If a line below falls between the line with "ダイビング白猫の写真・画像素材[876674]" and the line with "A Flowerbed With Many Differnt Plants.", or is one of those two, output it exactly; output nothing else and no pictures.
- Opening Delimiter -
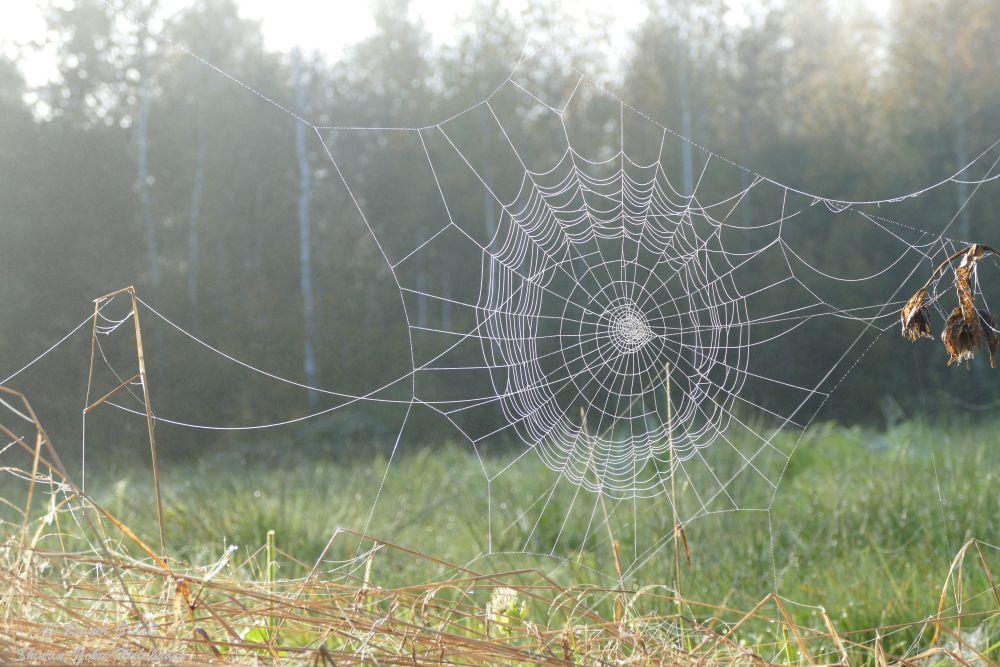 Spinnen Netz im Gegenlicht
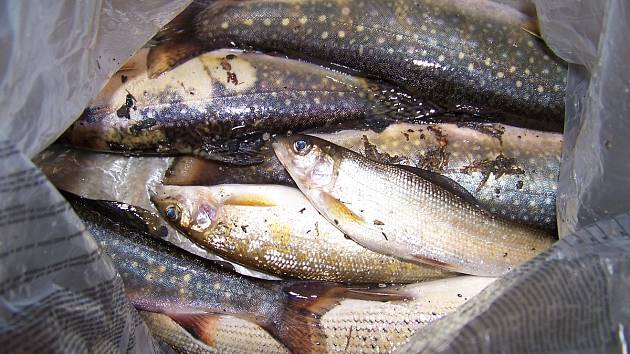 Mrtvé ryby z Nýrska
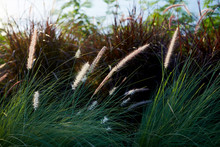 Beautiful Dog Tail Grass In Th...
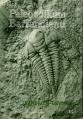 Paleozoikum Barrandienu (kambrium-devon)
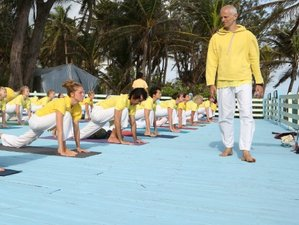 28 Days Advanced Yoga Teacher Training Course in New Providence, Bahamas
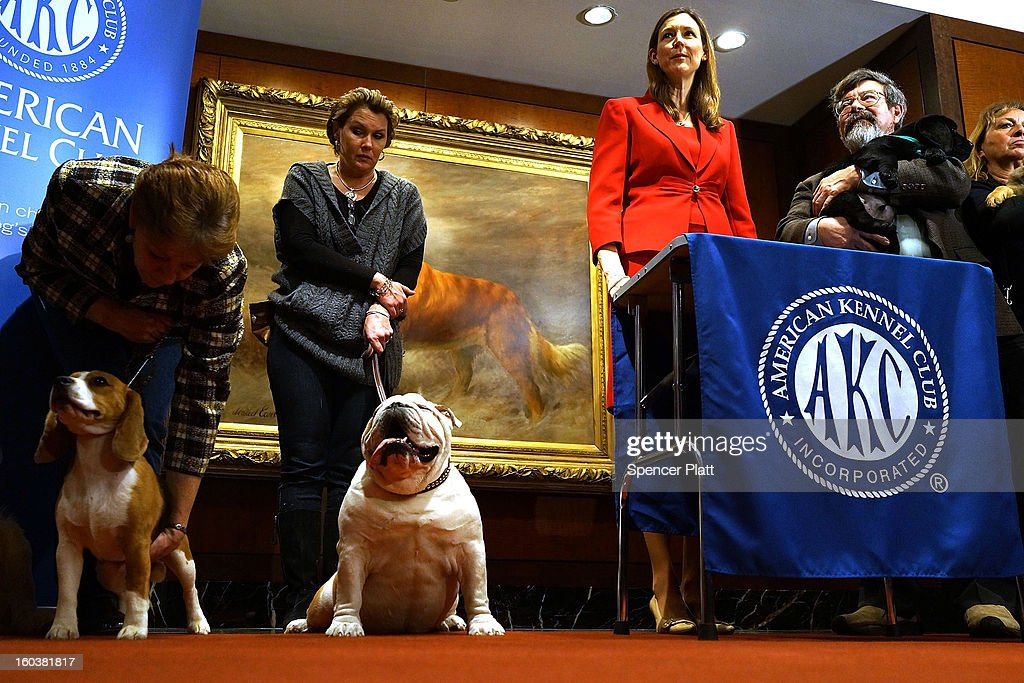 Dogs of various breeds stand during a news conference by the American Kennel Club to discuss the release of the club's annual list of the most popular dog breeds in the U.S., on January 30, 2013 in New York City. The club says that for the 22nd straight year the Labrador Retriever is the nation's most popular dog followed by the the German Shepherd.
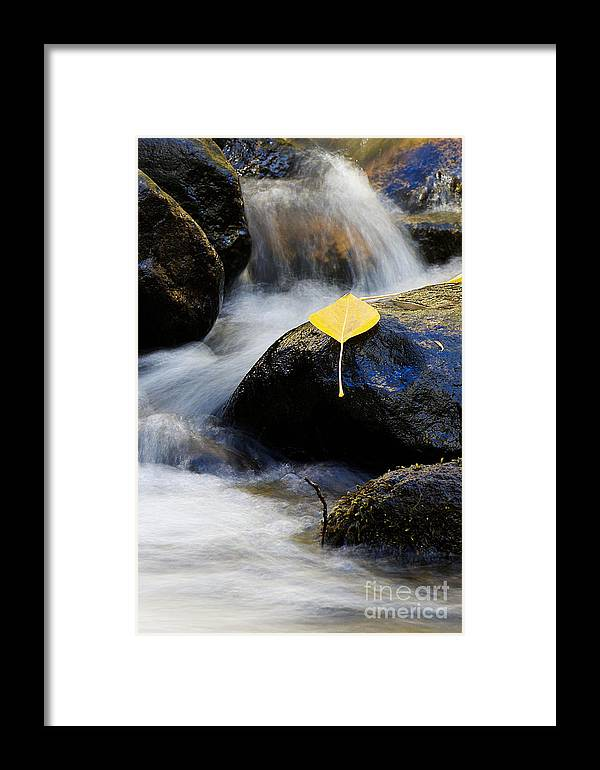 Nevada Framed Print featuring the photograph Galena Creek Trail by Vinnie Oakes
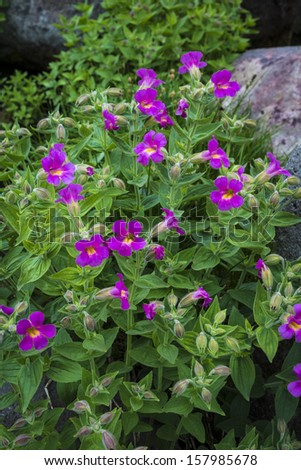 Scarlet monkey flowers blooming among rocks in high mountain environment - stock photo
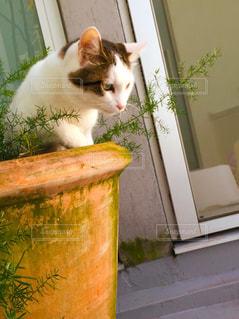 ダイビング白猫の写真・画像素材[876674]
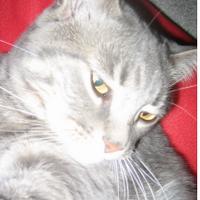 Captain Meow-meows | Social Profile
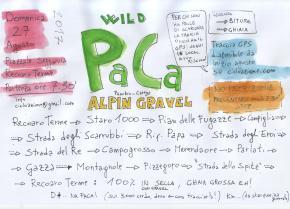 wild PaCa alpingravel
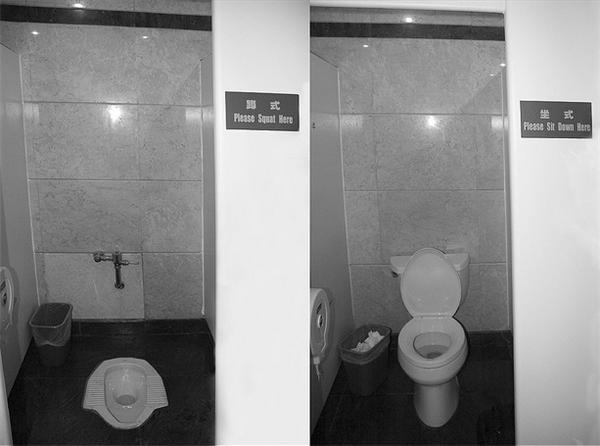 Hai lựa chọn ngồi xổm và... ngồi bệt cho nhà vệ sinh. (Ảnh: Internet)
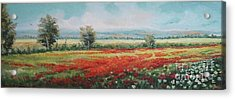 Field Of Poppies Acrylic Print by Sorin Apostolescu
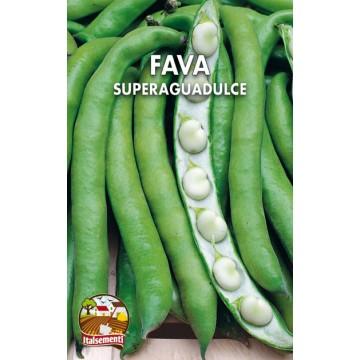 Fava Superaguadulce (Italia)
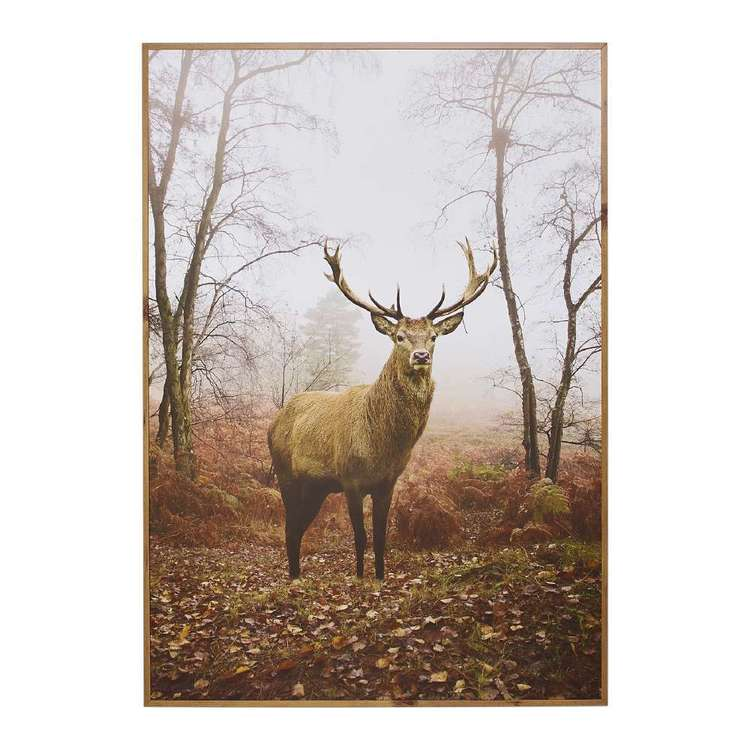 Cooper & Co Framed Deer Art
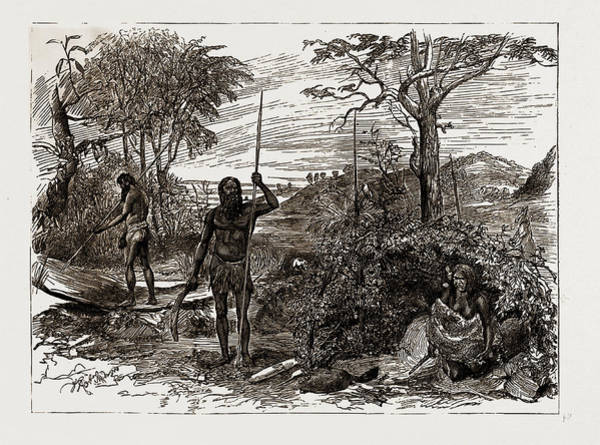 New South Wales Drawing - Australian And New Zealand Exhibits At The Colonial by Litz Collection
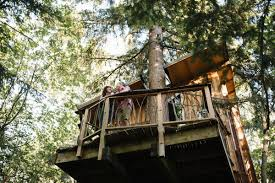 Tree House Home 9 Washington State Treehouse Rentals Perfect For A Weekend Getaway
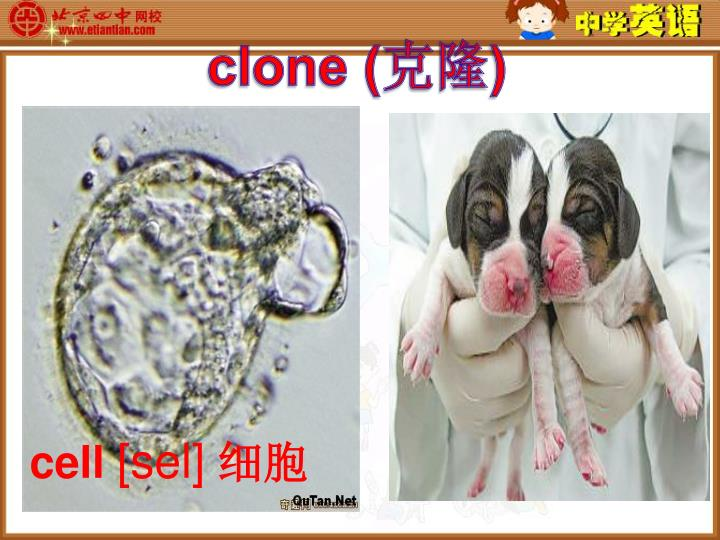 clone (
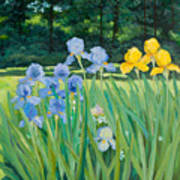 Irises In The Garden Poster by Betty McGlamery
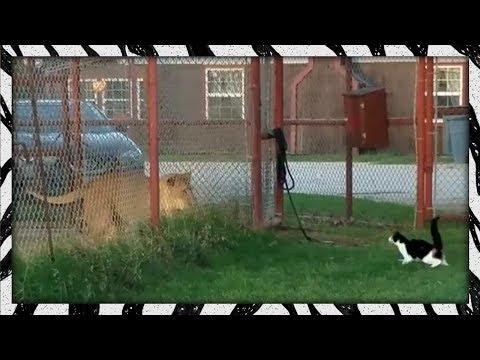 Gatita desafía a una leona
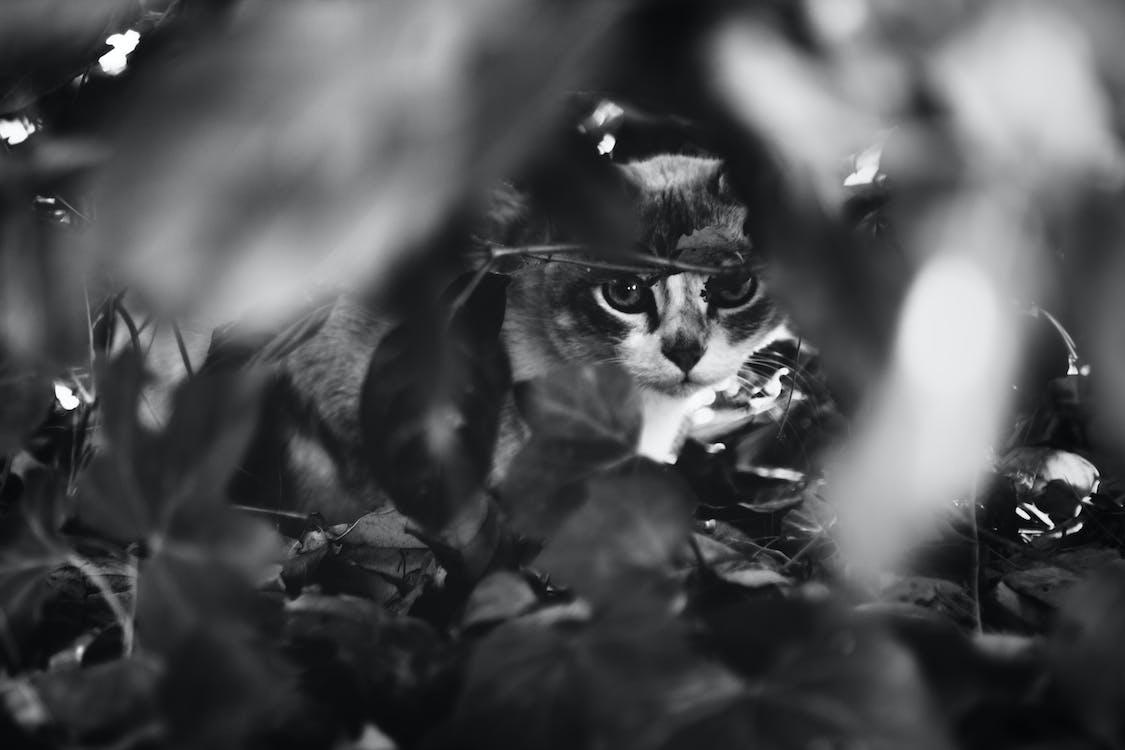 černobílá, kočka, rostlina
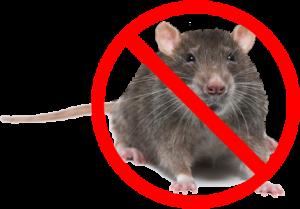 no_mice_sign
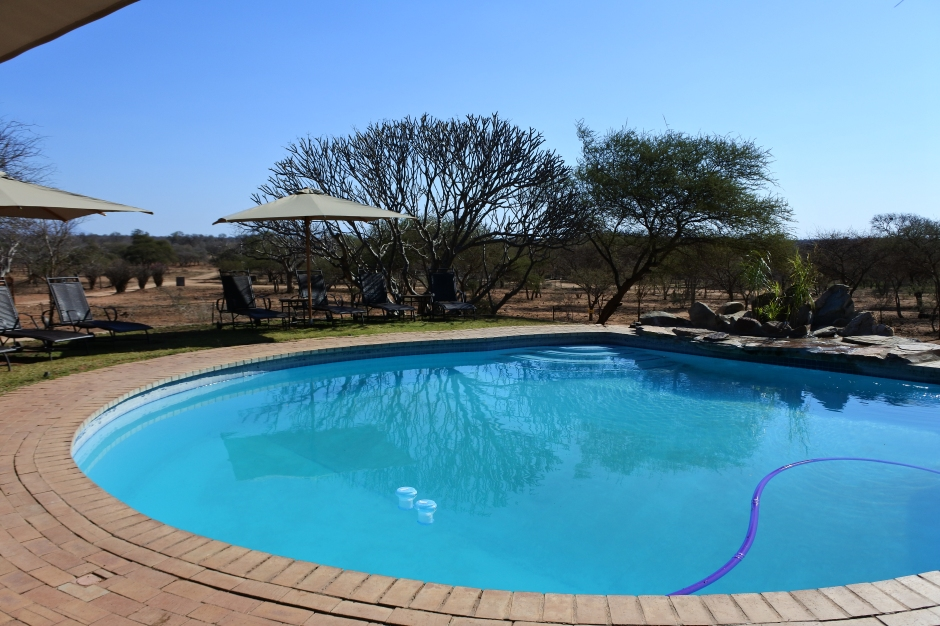 Piscine, Tshukudu Game Lodge, Limpopo, Afrique du Sud.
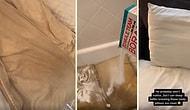 Erkek Arkadaşının 10 Yıl Boyunca Yıkamadığı Yastıkları Yıkayan Kadının Kaydettiği Mide Bulandırıcı Görüntüler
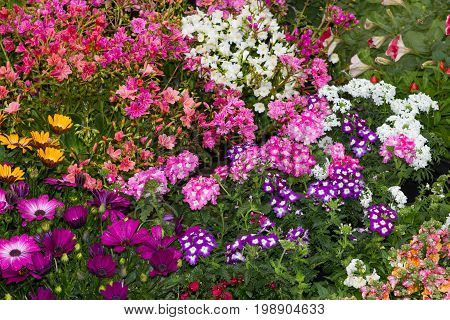 A Flowerbed With Many Differnt Plants.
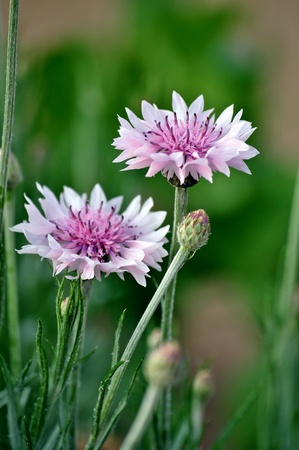 centaurea: Centaurea is a genus of between 350 and 600 species of herbaceous thistle-like flowering plants in the family Asteraceae.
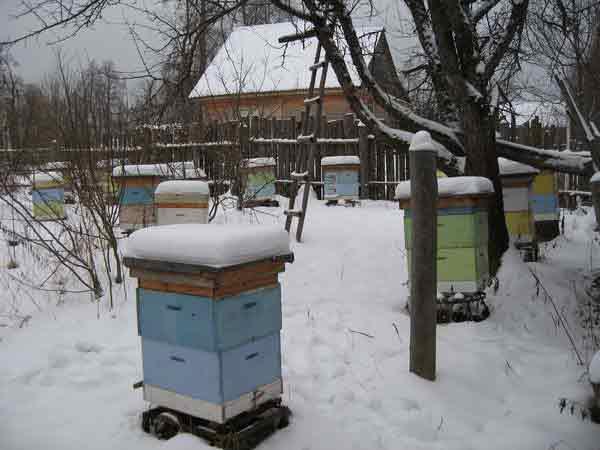 Зима – опасное время года для пчел, поэтому их домики нужно тщательно подготовить перед наступлением холодов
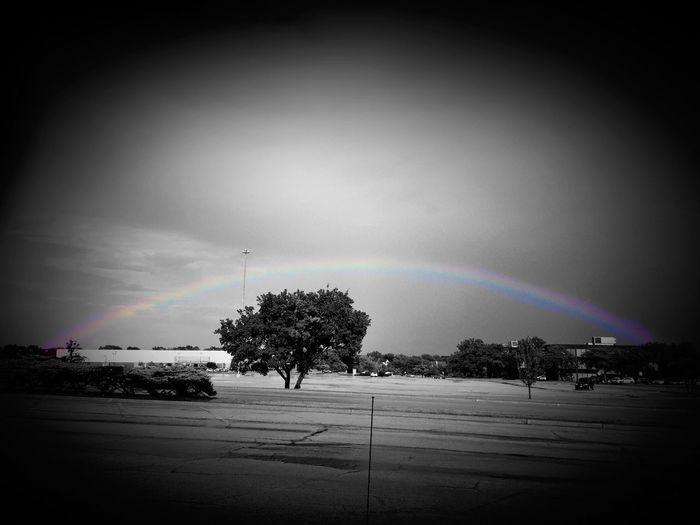 Rainbow The Whole Ranibow After Rain Showcase: November Chicago Blackandwhite Black And White Black & White Black And White/ Color Emeyebestshot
- Closing Delimiter -
> [The completed task]:
 ダイビング白猫の写真・画像素材[876674]
 Captain Meow-meows | Social Profile
 wild PaCa alpingravel
 Hai lựa chọn ngồi xổm và... ngồi bệt cho nhà vệ sinh. (Ảnh: Internet)
 Field Of Poppies Acrylic Print by Sorin Apostolescu
 Fava Superaguadulce (Italia)
 Cooper & Co Framed Deer Art
 New South Wales Drawing - Australian And New Zealand Exhibits At The Colonial by Litz Collection
 Tree House Home 9 Washington State Treehouse Rentals Perfect For A Weekend Getaway
 clone (
 Irises In The Garden Poster by Betty McGlamery
 Gatita desafía a una leona
 černobílá, kočka, rostlina
 no_mice_sign
 Piscine, Tshukudu Game Lodge, Limpopo, Afrique du Sud.
 Erkek Arkadaşının 10 Yıl Boyunca Yıkamadığı Yastıkları Yıkayan Kadının Kaydettiği Mide Bulandırıcı Görüntüler
 A Flowerbed With Many Differnt Plants.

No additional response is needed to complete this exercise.